> [YOUR TASK]: Each line from the start of the records through the line containing "Valentine Kitty Notebook: With" is to be transcribed exactly, and no other line is to be included.

(Data items)
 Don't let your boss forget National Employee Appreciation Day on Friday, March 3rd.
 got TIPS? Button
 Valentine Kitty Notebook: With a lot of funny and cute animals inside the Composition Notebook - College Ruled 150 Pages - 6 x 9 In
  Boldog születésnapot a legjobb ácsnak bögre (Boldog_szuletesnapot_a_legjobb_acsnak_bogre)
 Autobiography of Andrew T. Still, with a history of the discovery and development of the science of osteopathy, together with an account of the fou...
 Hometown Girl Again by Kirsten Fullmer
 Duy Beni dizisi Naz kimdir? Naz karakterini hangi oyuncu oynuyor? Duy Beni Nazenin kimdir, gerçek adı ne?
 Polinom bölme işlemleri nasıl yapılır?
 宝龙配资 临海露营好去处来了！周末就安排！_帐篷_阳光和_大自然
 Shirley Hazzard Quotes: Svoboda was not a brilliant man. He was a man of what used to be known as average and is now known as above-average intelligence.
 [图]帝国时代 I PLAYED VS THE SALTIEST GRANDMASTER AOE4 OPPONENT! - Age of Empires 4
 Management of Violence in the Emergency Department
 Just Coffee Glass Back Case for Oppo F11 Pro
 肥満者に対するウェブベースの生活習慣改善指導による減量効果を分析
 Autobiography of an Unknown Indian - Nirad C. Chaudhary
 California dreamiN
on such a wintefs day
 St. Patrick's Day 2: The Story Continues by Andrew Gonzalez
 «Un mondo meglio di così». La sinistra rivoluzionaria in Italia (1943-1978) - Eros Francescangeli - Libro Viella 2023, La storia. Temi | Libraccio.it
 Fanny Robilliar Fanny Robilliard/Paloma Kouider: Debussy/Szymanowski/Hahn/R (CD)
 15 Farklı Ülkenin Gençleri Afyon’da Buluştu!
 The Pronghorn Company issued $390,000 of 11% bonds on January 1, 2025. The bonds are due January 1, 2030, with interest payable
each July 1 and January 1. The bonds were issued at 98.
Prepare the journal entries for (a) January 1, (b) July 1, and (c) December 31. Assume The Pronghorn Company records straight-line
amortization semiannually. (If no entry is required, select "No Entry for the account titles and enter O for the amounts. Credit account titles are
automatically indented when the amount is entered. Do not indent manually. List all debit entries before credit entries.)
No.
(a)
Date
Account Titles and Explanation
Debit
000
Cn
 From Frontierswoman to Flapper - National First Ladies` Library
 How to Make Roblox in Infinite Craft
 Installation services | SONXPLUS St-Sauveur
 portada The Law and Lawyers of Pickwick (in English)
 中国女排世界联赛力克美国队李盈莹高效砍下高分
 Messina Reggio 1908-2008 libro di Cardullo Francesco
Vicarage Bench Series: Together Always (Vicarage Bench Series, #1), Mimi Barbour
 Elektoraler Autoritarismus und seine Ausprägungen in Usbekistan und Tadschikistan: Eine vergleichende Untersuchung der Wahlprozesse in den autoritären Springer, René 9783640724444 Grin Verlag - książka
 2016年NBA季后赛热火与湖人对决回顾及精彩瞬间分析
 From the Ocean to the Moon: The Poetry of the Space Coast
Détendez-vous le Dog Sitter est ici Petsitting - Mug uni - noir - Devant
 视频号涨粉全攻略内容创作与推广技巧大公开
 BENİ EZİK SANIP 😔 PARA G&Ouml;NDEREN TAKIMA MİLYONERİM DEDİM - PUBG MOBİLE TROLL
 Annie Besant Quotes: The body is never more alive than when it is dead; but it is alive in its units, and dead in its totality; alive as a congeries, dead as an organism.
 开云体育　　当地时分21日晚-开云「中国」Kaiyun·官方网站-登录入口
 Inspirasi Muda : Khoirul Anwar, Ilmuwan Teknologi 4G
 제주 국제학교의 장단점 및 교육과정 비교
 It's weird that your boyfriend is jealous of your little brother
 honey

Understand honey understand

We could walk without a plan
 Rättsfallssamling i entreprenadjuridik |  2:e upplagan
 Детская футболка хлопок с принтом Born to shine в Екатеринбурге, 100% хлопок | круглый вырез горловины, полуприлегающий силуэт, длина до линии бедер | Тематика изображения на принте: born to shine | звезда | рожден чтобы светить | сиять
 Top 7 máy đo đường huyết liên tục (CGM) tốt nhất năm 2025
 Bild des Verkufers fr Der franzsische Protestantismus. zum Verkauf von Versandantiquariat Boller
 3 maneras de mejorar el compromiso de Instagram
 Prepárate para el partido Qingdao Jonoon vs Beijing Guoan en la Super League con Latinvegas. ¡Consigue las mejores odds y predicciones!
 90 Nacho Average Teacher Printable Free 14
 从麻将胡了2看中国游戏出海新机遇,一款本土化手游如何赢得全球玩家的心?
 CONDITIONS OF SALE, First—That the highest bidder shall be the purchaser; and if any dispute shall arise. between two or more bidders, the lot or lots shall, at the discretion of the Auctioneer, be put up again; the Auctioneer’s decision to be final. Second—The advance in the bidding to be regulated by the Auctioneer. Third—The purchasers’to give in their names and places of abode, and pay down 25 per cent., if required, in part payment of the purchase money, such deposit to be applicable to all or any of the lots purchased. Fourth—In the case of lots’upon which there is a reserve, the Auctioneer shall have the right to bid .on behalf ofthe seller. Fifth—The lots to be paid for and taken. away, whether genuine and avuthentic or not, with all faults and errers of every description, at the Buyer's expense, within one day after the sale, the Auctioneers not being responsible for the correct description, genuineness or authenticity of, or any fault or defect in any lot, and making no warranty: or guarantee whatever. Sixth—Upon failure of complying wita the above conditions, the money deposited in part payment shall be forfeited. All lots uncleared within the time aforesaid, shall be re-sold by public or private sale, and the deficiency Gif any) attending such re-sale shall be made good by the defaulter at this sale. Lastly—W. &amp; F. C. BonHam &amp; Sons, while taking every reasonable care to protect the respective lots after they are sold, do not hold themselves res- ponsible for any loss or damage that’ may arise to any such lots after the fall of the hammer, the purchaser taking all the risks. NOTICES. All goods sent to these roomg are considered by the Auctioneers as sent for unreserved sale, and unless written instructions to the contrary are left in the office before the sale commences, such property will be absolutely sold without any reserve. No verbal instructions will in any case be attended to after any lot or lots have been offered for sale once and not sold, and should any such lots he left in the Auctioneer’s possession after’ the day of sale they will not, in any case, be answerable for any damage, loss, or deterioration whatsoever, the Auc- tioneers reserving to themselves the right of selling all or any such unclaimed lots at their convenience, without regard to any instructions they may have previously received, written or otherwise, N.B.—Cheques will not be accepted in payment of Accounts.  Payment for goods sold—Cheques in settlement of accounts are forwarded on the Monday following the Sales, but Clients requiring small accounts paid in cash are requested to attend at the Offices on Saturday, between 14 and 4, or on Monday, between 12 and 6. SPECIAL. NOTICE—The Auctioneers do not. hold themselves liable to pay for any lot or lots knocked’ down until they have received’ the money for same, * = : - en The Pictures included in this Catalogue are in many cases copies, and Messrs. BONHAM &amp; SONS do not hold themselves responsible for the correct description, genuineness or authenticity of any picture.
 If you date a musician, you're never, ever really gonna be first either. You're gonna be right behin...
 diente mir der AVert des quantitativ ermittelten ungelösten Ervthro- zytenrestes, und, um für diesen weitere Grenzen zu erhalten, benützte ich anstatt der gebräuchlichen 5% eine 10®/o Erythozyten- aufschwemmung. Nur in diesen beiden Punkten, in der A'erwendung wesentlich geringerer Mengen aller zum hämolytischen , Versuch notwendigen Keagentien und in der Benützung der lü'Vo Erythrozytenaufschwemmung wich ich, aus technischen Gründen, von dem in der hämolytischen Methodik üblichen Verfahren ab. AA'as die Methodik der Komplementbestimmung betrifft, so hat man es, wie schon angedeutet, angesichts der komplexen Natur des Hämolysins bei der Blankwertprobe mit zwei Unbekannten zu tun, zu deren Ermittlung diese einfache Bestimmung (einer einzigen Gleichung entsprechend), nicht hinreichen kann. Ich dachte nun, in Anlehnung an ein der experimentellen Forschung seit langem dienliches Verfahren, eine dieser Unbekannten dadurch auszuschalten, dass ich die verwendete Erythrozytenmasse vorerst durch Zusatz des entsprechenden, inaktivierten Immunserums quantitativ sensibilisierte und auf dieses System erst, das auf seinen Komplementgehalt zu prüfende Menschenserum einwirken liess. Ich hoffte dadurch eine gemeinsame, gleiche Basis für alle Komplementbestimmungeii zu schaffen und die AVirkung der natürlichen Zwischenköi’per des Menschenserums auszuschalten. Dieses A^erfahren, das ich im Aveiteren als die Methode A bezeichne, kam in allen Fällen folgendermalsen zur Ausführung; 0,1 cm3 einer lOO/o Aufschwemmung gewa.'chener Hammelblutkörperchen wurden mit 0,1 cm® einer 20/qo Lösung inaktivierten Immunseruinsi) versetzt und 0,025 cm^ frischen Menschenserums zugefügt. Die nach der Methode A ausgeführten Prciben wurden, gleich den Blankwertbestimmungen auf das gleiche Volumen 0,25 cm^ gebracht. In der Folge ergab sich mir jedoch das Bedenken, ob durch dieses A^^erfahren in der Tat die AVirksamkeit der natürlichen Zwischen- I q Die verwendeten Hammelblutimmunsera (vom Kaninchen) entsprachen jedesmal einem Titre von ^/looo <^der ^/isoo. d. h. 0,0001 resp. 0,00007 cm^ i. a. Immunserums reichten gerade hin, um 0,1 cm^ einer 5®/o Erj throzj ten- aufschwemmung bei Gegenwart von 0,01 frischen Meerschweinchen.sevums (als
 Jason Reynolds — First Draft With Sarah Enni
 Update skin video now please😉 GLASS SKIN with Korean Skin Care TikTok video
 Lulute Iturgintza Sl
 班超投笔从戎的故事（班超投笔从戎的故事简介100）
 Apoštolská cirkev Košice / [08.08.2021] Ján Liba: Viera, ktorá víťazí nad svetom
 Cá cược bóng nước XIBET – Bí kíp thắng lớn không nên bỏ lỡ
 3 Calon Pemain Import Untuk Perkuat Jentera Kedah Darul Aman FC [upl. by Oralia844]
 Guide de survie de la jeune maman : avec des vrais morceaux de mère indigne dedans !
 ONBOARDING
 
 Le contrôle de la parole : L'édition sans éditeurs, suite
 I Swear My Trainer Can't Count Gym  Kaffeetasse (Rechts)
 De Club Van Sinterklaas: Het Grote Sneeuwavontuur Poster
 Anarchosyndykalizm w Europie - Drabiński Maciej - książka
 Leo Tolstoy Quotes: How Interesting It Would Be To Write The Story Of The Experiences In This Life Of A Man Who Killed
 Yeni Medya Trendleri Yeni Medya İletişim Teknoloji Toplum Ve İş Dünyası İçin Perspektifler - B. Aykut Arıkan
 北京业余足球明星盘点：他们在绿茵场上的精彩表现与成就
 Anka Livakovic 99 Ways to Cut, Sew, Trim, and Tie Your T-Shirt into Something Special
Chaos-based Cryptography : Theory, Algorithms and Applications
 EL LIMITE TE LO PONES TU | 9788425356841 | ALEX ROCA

> [RESPONSE BELOW]:
 Don't let your boss forget National Employee Appreciation Day on Friday, March 3rd.
 got TIPS? Button
 Valentine Kitty Notebook: With a lot of funny and cute animals inside the Composition Notebook - College Ruled 150 Pages - 6 x 9 In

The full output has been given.